You are viewing a plain text version of this content. The canonical link for it is here.
Posted to user@nutch.apache.org by Brian Tingle <Br...@ucop.edu> on 2009/07/24 05:16:19 UTC
adding [-numFetchers numFetchers] to crawl
How do I set the number of Map tasks when I do a command like
hadoop jar nutch-1.0.job org.apache.nutch.crawler.Crawl
?
I think I'm going to try out the change below, is there any reason not
to do it, or is Crawl supposed to be more of a demo and I should write
some script or my own crawler class?
> diff Crawl.java.orig Crawl.java
53c53
< ("Usage: Crawl <urlDir> [-dir d] [-threads n] [-depth i]
[-topN N]");
---
> ("Usage: Crawl <urlDir> [-dir d] [-threads n] [-depth i]

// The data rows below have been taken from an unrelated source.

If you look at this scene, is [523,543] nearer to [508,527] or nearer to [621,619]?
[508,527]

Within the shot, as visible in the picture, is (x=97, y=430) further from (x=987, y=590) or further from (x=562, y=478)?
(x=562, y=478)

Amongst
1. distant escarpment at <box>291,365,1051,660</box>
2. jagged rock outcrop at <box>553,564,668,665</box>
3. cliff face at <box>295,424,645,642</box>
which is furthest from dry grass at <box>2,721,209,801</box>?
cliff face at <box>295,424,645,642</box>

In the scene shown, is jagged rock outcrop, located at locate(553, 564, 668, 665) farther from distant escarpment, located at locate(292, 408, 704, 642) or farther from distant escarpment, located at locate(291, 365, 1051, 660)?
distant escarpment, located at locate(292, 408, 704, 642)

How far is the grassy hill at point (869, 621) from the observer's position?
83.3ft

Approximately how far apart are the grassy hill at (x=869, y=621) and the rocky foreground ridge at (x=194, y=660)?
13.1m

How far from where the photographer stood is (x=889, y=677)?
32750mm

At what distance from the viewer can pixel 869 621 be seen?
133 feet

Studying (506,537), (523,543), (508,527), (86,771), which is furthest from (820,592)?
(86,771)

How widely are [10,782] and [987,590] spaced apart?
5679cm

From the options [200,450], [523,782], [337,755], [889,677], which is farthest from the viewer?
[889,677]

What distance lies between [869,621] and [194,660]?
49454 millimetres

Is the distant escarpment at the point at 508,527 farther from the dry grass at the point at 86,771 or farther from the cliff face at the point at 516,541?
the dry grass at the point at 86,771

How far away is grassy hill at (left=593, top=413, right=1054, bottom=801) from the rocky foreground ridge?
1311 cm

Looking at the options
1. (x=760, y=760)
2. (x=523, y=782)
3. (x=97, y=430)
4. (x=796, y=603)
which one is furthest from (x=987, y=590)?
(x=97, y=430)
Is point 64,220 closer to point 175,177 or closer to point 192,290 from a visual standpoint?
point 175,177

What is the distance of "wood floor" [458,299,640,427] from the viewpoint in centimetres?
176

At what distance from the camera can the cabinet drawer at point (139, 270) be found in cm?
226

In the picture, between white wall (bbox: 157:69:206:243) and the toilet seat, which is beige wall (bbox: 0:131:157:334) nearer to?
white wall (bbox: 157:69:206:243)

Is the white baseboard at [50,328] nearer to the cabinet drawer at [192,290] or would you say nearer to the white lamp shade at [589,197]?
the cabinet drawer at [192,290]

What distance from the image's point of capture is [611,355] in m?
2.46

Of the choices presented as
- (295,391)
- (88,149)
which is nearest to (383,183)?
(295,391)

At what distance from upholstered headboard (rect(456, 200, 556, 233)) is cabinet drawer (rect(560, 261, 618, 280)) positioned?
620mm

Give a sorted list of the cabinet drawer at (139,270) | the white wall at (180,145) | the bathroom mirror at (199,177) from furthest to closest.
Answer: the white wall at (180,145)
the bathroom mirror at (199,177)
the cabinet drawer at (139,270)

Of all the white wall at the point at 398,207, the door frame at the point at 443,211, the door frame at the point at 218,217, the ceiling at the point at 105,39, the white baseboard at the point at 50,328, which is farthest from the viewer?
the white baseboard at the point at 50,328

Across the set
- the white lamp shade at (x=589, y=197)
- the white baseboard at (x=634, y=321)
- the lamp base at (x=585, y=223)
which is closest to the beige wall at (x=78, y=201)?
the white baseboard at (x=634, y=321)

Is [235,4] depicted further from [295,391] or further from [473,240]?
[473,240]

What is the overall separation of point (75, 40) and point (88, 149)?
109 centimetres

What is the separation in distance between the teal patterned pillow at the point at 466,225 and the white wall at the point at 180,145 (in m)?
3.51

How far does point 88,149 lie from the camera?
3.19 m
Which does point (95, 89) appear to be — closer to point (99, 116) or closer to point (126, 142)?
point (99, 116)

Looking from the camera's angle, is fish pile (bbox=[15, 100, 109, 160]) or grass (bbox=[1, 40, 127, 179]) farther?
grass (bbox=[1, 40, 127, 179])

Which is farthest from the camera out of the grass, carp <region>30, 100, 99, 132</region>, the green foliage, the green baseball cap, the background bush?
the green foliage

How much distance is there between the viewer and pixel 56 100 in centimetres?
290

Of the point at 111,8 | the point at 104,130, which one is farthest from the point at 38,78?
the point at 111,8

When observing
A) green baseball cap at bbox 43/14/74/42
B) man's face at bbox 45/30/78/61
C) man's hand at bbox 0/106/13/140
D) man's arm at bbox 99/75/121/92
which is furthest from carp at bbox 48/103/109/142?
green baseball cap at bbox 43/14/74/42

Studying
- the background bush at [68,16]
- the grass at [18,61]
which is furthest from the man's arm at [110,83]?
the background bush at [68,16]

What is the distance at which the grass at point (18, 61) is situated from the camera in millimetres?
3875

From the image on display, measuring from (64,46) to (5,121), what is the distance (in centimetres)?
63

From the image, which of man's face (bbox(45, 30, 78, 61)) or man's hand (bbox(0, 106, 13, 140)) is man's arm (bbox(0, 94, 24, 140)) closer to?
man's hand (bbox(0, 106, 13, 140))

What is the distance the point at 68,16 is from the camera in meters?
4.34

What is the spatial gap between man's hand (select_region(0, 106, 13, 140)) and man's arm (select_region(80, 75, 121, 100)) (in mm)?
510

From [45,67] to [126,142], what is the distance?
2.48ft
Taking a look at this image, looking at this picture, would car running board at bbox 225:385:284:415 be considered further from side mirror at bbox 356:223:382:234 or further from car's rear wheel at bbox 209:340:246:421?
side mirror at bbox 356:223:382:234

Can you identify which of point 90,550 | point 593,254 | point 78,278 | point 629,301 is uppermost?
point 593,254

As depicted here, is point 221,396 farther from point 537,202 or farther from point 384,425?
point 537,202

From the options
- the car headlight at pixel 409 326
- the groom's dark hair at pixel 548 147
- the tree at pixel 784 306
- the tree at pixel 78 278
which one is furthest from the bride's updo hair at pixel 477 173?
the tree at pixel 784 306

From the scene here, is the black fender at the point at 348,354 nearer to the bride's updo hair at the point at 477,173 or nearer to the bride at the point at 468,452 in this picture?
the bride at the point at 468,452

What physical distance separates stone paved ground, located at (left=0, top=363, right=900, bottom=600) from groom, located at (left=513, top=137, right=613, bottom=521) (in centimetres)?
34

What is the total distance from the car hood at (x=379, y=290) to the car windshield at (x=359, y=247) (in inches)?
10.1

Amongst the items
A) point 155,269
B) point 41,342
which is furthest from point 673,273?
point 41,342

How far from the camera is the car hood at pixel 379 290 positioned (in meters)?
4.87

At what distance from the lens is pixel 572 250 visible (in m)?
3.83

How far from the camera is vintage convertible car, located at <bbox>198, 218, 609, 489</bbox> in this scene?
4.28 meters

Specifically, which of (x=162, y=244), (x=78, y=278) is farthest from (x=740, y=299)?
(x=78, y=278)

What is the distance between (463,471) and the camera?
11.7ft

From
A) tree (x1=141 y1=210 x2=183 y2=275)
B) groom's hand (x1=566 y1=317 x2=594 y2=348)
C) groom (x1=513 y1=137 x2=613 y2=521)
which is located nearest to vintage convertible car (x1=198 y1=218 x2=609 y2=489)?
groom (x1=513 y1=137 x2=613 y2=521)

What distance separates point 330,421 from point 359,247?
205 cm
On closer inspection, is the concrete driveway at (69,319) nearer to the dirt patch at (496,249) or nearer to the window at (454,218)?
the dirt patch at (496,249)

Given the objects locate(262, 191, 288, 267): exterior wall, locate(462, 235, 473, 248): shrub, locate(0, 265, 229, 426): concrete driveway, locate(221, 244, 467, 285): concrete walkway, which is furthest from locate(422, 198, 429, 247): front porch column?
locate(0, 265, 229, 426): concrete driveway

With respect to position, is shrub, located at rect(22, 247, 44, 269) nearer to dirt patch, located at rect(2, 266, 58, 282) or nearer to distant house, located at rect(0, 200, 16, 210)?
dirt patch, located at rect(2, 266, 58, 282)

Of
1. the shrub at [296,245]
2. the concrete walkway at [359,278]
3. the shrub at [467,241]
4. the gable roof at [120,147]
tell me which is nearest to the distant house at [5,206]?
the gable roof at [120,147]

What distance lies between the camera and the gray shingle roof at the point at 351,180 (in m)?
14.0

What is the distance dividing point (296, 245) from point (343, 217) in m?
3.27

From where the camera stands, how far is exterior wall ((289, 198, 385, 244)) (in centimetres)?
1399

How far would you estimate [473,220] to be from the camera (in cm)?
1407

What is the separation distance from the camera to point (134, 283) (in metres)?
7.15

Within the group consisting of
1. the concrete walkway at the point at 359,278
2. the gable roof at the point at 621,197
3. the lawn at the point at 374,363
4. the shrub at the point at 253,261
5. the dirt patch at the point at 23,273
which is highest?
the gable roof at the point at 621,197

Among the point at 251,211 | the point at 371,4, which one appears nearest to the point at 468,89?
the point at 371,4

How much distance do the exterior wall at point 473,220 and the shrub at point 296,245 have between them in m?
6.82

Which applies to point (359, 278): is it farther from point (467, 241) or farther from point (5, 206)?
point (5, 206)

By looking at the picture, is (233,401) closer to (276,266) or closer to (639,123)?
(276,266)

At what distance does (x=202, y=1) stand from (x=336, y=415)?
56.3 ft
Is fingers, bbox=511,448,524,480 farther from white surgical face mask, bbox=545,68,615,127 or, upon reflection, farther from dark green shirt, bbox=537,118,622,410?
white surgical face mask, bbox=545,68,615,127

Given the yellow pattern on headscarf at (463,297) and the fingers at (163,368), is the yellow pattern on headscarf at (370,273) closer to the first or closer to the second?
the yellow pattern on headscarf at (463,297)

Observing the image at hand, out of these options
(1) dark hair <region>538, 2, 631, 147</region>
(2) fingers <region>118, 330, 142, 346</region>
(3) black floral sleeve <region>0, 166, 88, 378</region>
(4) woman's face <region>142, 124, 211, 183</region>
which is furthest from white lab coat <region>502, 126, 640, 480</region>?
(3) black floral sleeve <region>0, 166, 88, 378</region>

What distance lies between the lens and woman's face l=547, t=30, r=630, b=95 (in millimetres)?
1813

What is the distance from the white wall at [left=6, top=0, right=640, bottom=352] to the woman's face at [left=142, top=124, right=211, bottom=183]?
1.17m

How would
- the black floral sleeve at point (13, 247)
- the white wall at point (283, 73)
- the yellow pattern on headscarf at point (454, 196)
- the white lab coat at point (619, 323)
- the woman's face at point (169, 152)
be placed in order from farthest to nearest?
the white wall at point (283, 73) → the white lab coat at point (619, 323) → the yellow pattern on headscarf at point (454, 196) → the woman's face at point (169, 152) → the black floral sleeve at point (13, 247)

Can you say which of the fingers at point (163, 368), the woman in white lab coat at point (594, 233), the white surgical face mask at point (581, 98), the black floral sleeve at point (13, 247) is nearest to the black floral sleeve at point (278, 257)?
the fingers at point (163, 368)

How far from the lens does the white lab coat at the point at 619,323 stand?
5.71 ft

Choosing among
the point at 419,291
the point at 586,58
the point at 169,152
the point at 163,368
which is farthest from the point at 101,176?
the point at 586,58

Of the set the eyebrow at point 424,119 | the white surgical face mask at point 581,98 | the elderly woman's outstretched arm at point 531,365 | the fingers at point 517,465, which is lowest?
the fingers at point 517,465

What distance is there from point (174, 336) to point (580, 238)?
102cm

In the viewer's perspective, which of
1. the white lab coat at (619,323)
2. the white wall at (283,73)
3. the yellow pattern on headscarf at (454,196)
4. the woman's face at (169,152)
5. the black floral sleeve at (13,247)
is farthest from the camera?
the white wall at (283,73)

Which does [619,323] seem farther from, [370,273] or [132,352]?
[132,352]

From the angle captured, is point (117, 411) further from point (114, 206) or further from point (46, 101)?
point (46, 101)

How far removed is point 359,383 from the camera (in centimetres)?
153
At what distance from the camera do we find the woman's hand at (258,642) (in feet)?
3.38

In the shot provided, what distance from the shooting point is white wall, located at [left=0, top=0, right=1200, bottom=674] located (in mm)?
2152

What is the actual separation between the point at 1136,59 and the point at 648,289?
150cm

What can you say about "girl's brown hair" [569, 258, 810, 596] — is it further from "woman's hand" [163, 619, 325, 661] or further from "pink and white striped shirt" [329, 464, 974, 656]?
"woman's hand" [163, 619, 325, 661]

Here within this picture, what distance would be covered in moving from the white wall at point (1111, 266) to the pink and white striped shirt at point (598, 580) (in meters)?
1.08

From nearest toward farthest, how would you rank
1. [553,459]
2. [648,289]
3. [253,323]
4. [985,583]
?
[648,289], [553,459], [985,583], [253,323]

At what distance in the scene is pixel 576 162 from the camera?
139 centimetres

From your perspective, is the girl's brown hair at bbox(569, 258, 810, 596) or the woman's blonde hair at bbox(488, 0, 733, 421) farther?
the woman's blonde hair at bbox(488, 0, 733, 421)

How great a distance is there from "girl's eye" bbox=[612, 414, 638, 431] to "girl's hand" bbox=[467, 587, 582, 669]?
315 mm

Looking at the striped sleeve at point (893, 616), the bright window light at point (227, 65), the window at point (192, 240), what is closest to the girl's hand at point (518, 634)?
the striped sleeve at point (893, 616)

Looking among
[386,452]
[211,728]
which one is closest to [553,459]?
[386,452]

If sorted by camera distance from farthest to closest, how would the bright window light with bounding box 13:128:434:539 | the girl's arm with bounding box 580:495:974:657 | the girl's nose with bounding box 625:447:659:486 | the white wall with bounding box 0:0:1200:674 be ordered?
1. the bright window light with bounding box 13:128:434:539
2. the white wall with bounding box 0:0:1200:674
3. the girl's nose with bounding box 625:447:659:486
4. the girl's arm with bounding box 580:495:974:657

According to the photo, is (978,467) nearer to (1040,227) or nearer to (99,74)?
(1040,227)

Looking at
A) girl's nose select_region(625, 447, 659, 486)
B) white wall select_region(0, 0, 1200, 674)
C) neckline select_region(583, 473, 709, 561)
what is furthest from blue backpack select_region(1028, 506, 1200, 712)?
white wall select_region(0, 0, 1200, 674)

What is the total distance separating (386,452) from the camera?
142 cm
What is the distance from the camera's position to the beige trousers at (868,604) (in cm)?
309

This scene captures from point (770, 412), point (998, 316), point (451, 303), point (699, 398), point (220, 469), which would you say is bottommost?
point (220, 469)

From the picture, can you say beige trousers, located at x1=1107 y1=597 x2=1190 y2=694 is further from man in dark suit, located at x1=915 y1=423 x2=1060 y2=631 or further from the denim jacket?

[-topN N] [-numFetchers]");
65a66
> int numFetchers = -1;
78a80,82
> } else if ("-numFetchers".equals(args[i])) {
> numFetchers = Integer.parseInt(args[i+1]);
> i++;
116c120
< Path segment = generator.generate(crawlDb, segments, -1, topN,
System
---
> Path segment = generator.generate(crawlDb, segments,
numFetchers, topN, System